COLUMBUS, OH – U.S. Sen. Sherrod Brown (D-OH) held a news conference today at the Ohio Statehouse to address the growing problem of anonymous money fueling American elections.
“Democrats and Republicans may disagree on a variety of issues, but we should be aligned when it comes to knowing who is bankrolling U.S. political campaigns. As it stands, we don’t even know whether foreign interests or domestic interests are paying for political advertising in US campaigns—and there’s something deeply wrong with that picture,” Brown said. “The U.S. Chamber should be in the business of supporting U.S. businesses—not foreign interests or multinational corporations that ship jobs overseas. While the U.S. Chamber claims their foreign donors don’t influence their American election spending, they certainly influence the Chamber’s policy positions. And if they’ve got nothing to hide, why would they oppose legislation that requires them to disclose their foreign donors?”
Brown, who served two terms as Ohio’s Secretary of State, discussed a new report by the nonpartisan campaign finance watchdog Campaign Money Watch showing that the U.S. Chamber of Commerce spent more than $566,000 on commercials and campaign spending for U.S. House candidates in Ohio. At the same time, the U.S. Chamber lobbied against a bill that would end tax incentives to companies that offshore and that would give employers a tax credit for jobs brought back from overseas. The U.S. Chamber has also opposed legislation that would require it to disclose donors—including foreign interests—who help fund its election ads.

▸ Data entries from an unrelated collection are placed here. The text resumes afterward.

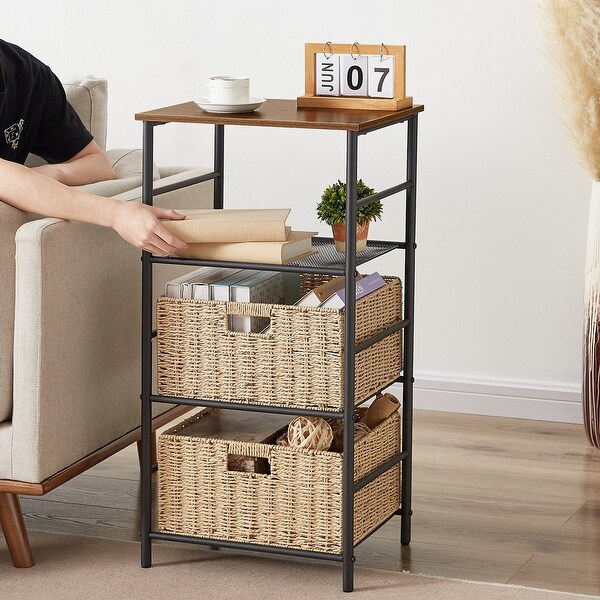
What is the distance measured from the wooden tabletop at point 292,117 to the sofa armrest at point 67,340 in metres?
0.29

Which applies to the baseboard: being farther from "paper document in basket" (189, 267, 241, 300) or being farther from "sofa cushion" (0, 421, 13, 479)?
"sofa cushion" (0, 421, 13, 479)

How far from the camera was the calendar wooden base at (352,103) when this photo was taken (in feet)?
7.97

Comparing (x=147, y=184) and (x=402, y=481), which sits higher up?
(x=147, y=184)

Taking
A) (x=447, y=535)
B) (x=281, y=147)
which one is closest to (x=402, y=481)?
(x=447, y=535)

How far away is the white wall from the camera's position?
348 centimetres

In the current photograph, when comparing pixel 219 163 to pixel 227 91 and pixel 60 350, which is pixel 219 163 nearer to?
pixel 227 91

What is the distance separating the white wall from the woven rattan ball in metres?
1.26

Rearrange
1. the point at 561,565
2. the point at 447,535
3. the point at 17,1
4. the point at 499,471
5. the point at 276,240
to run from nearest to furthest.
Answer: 1. the point at 276,240
2. the point at 561,565
3. the point at 447,535
4. the point at 499,471
5. the point at 17,1

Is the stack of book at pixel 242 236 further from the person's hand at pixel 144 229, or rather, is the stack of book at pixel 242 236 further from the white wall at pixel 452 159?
the white wall at pixel 452 159

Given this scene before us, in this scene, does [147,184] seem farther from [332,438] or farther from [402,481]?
[402,481]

This week, the Wesleyan Media Project released a study showing that campaign advertising spending is up by nearly 75% over 2008, and that approximately $200 million was spent on political advertising between September 1 and October 7 of this year. The House of Representatives race in Ohio’s 16th District ranks number eight for spending on campaign advertisements.
Brown, who chairs the U.S. Senate Banking Subcommittee on Economic Policy, also announced today that he will call a hearing on multinational corporations that outsource American jobs and will invite the U.S. Chamber to testify.
In February, Brown announced new legislation aimed at curbing the influence of special interests in Washington. Brown’s bill, which came in the wake of the January Supreme Court ruling that corporations can use company dollars to influence the democratic process, would subject corporate campaign contributions to new measures of transparency and accountability. He is also a cosponsor of the DISCLOSE Act, which Senate Republicans have refused to debate despite their past calls for transparency in elections.